A women-led community offers a hub for personal stories and entrepreneurial empowerment.

It’s as if the end of cannabis prohibition was timed perfectly to harmonize with the resurgence of a women’s movement. Discovered centuries ago by women in hunter-gatherer communities, cannabis was commonly used to treat a litany of labour, menstruation, menopause and postpartum complications. It was this inherently feminine, and forgotten, backstory that inspired Jessica Assaf, 28, to start a women’s collective that celebrates both the plant and the power of women: Cannabis Feminist.

As a growing community of women connected through social media, Cannabis Feminist aims to transform cannabis into a universal wellness product, and empower women to lead the burgeoning industry. Members can join and follow the community through their vibrant social media platforms and blog, which encourage them to attend and host sharing circles, bake sales and cannabis-themed socials of their own.

“Now, because of where we are in our political climate, the world is finally ready to go back to the feminine roots of cannabis,” says Assaf. After finishing her MBA at Harvard Business School in 2016, she returned to California with the idea of bringing women into one room to medicate and feel safe sharing ideas.

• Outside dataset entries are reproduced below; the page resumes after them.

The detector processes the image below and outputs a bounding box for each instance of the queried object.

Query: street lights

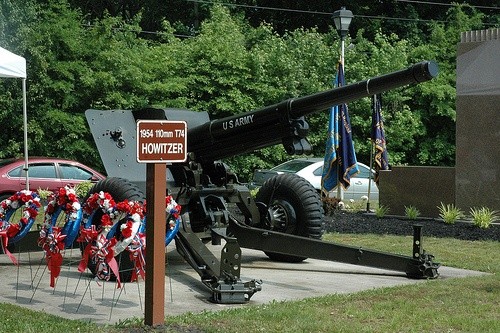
[332,7,354,200]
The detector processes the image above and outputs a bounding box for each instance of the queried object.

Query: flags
[320,61,339,197]
[371,93,391,180]
[337,62,361,191]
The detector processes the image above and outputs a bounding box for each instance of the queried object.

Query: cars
[250,157,379,200]
[0,157,108,203]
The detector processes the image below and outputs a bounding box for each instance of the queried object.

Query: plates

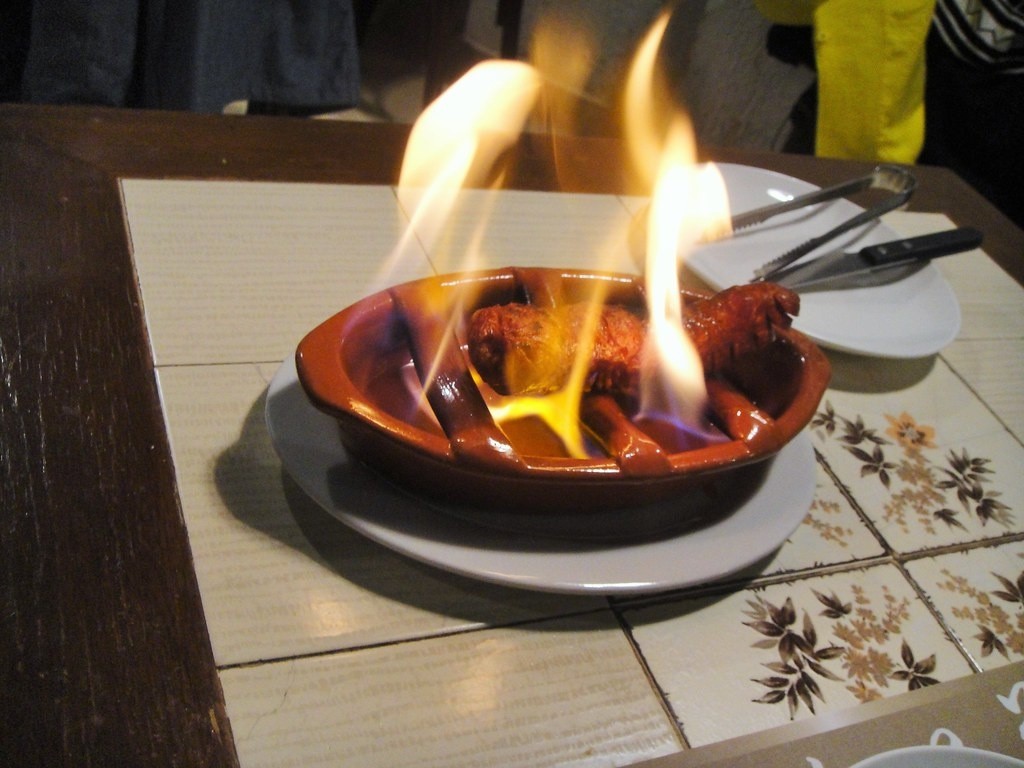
[261,354,818,594]
[685,160,963,361]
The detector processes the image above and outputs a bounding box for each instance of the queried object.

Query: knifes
[765,224,991,290]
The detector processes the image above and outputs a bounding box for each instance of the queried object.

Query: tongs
[668,165,919,285]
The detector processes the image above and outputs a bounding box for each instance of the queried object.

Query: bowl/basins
[296,265,832,509]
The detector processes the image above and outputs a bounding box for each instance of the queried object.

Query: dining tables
[1,106,1024,768]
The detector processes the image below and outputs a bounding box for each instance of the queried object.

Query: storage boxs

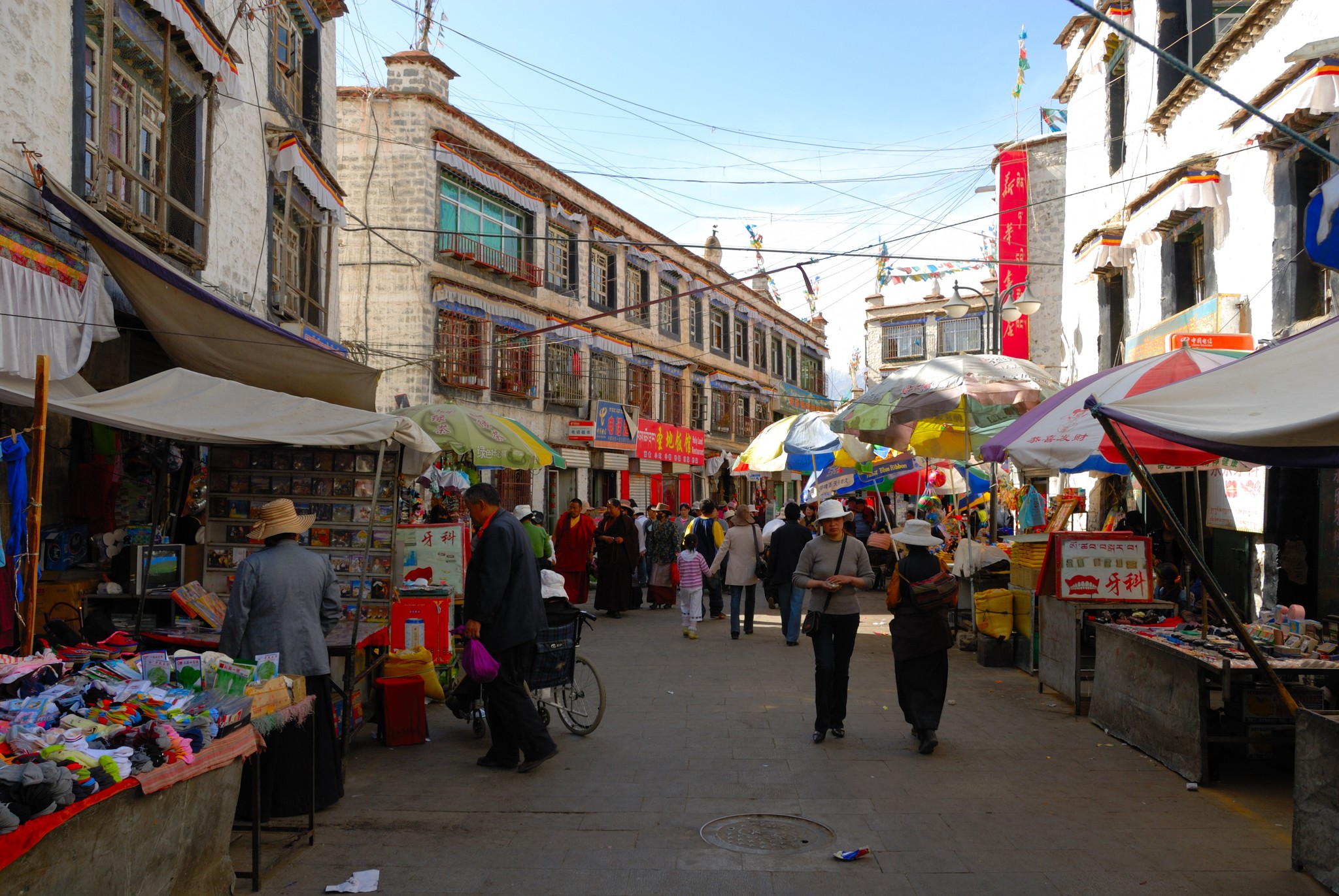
[1274,644,1301,655]
[282,674,307,705]
[329,689,364,738]
[1010,562,1042,590]
[1243,687,1324,755]
[1289,619,1320,634]
[46,524,88,571]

What began as 40 strangers in her Venice Beach living room has blossomed into community of thousands, with arms reaching across the United States.

And while these Cannabis Feminist meetups started as an opportunity for support and socialization, they’ve since taken on an entrepreneurial life of their own. “Women started bringing products they created in their own kitchens to the gatherings, not only because they love cannabis but because they want to contribute to the new economy,” Assaf explains. These events now transform ordinary residences into lively pot bazaars with hundreds of attendees shopping tables of assorted edibles, creams and elixirs infused with cannabis. While the gatherings are open to the public, they are run by the female entrepreneurs who are creating the products. Assaf says these DIY markets and smallbatch ventures are a crucial building block to what many predict will be the first billion-dollar industry led by women: an industry centered around empathy, knowledge and empowerment.

As the Cannabis Feminist community grew, Assaf realized there is also a need for cannabis education. Using the CF website as her platform, she began publishing a series of stories called “Cannabis Coming Out,” which shares stories and photos of women who are actively selfmedicating—like entrepreneur and activist Natasha Amarita Singh, a henna artist, who opens up about her personal experience. After several disappointments with pharmaceutical drugs, Singh turned to cannabis to ease her anxiety and PTSD. “I trust this plant more than any other drug a doctor has prescribed,” Singh says in the powerful post. She, among many other featured women, are using platforms like Cannabis Feminist to disseminate myths and advocate for cannabis.

Assaf is launching her own line of CBD wellness products this year, and believes that the only way to combat the plant’s dark history of misinformation is through collective empowerment and entrepreneurship. “It is women’s voices that are now the [source of education] to how we can use cannabis,” she says. “The future of normalization lies in sharing the vulnerability and strength of the female experience to educate the masses.”